Competing Interests: The authors have declared that no competing interests exist.

Figures

Figure 1
Figure 1. Bacterial clearance is mediated by IL-1β and IL-1R but not IL-1α.
Groups of 5–8 mice were inoculated with B. pertussis (5×105 CFU) suspended in a 50 µL droplet of PBS and euthanized at indicated time points to determine bacterial CFUs in lung homogenates. The mean ± standard error was graphed for each group at the specified time-point and is representative of three independent experiments. Significance was calculated using one-way ANOVA with Dunnet’s multiple comparison post-hoc analysis. *p<0.05, **p<0.01; WT vs IL-1β−/− (*), vs IL-1α−/− (†), vs IL-1R−/− (‡).
Figure 2
Figure 2. IL-1 signaling limits lung inflammation during B. pertussis infection.

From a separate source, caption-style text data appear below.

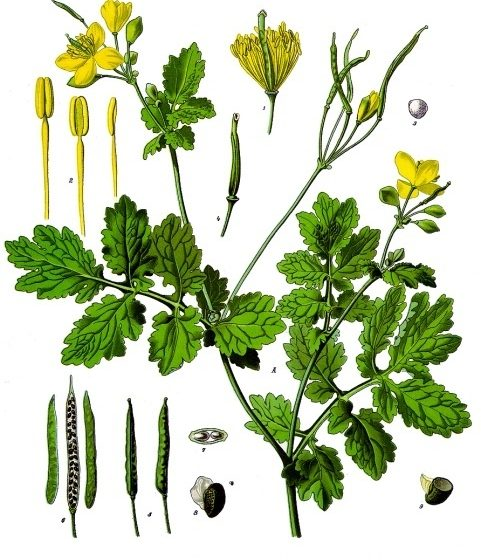 Chelidonium majus, tavola tratta da [Köhler's Medizinal, Pflanzen Di Franz Eugen Köhler, List of Koehler Images, Pubblico dominio, commons.wikimedia.org/w/index.php?curid=255299]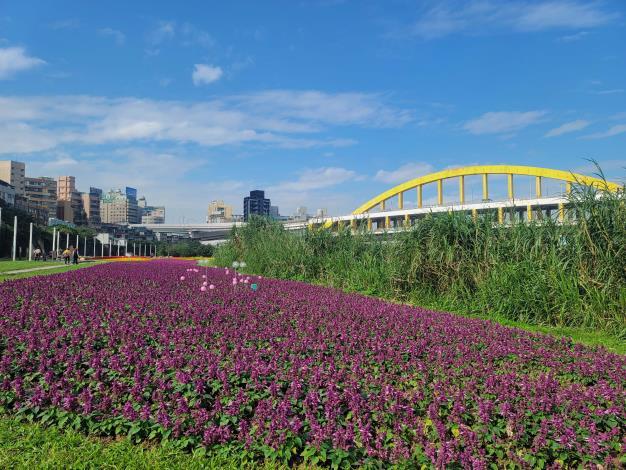 成美左岸河濱公園花海 一串紫盛開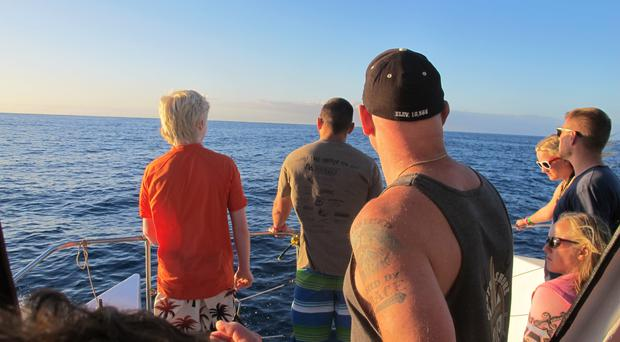 Tourists looking out on the horizon as their boat searches for dolphins in waters off Waianae, Hawaii (AP)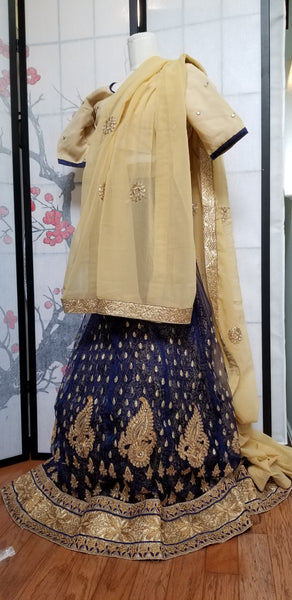 Lehanga - Deep Blue with Cream embroidery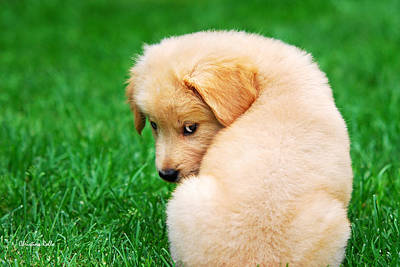 Puppy Love Poster by Christina Rollo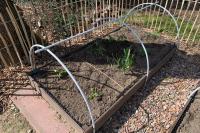 Seedlings planted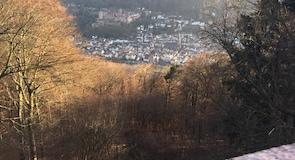 เขต Neuenheim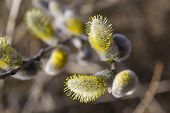 Pussy Willow Branches With Catkins On Blurred Nature Background In Sunlight,  Macro Photo. Flowering poster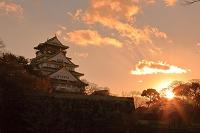 大阪府 夕焼けの大阪城
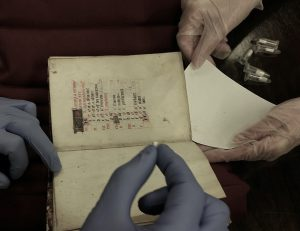 DNA sampling from a book of hours [ca. 1450?], from Special Collections https://search.library.wisc.edu/catalog/999757866502121. Photo by Micaela Sullivan-Fowler.
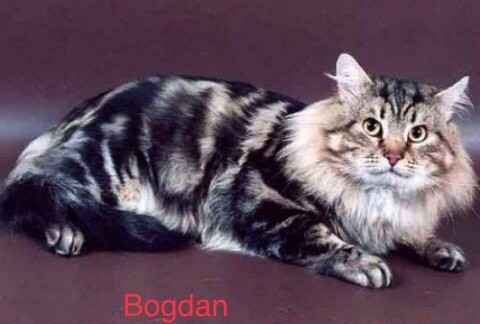 Sibérien - CH. Bogdan volzhskaya krasa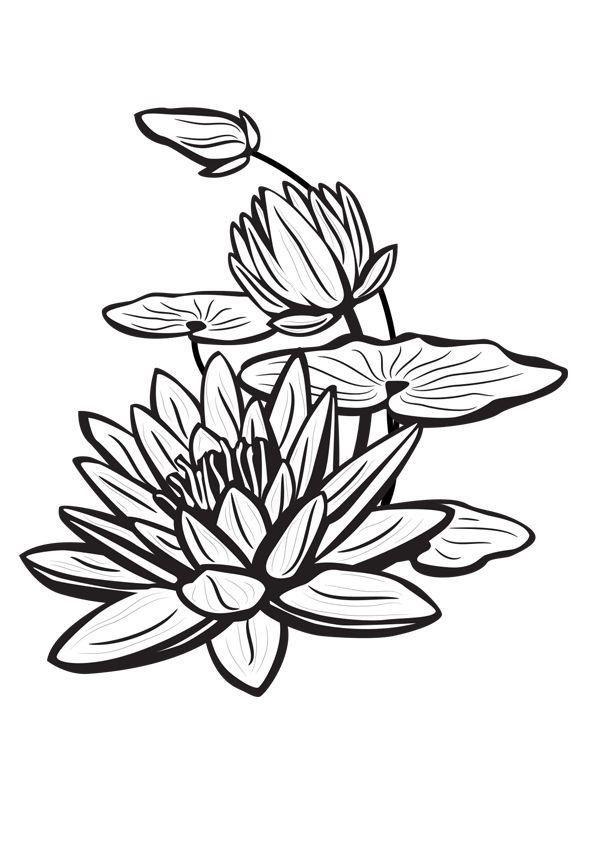 Pin Oleh Alto Di Quilling Bunga Teratai Lukisan Bunga Sketsa Seni
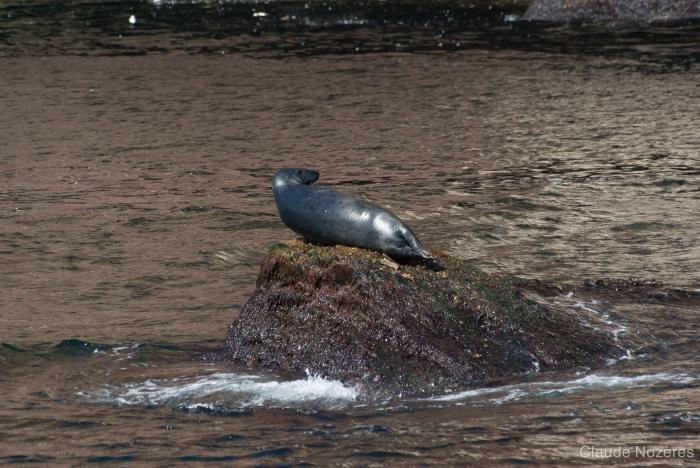 Grey seal - head profile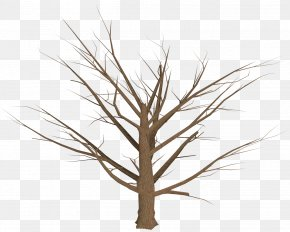 Tree Plan - Tree Branch Plant PNG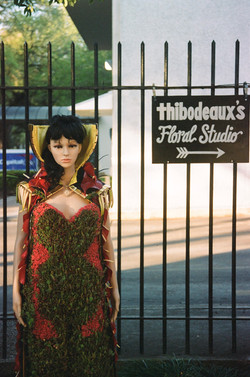 Flower Queen - Thibodeaux's Floral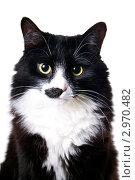 Купить «Портрет кота», эксклюзивное фото № 2970482, снято 14 ноября 2011 г. (c) Куликова Вероника / Фотобанк Лори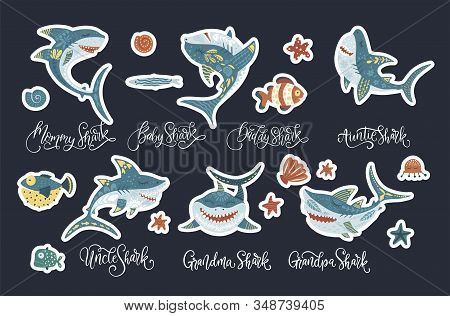 Happy Shark Flat Vector Sticker Set With Lettering Text Quotes . Underwater Fish Animal Family Cute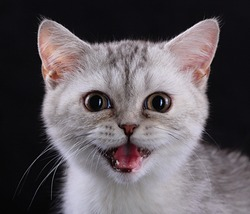 kitten with open mouth, isolated black background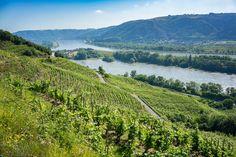 Au coeur du vignoble St Joseph, Côtes du Rhône.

Groups of four mice were either (A–D) uninfected or inoculated with B. pertussis and euthanized at (E–H) 7 days or (I–L) 28 days post-inoculation. Automated H&E staining was performed on 5 µm paraffin-embedded sections. Images were taken and are representative of 10–12 fields per group. Lung homogenate cytokine measurements (M–N) were measured by ELISA from uninfected mice or on days 3, 7, 14, or 28 post-inoculation (n = 4–8). ELISA significance was determined by one-way ANOVA with Dunnet’s post-hoc test. *p<0.05 represents a significant difference from WT mice.
Figure 3
Figure 3. IL-1 is not required for recruitment of immune cells to the lung.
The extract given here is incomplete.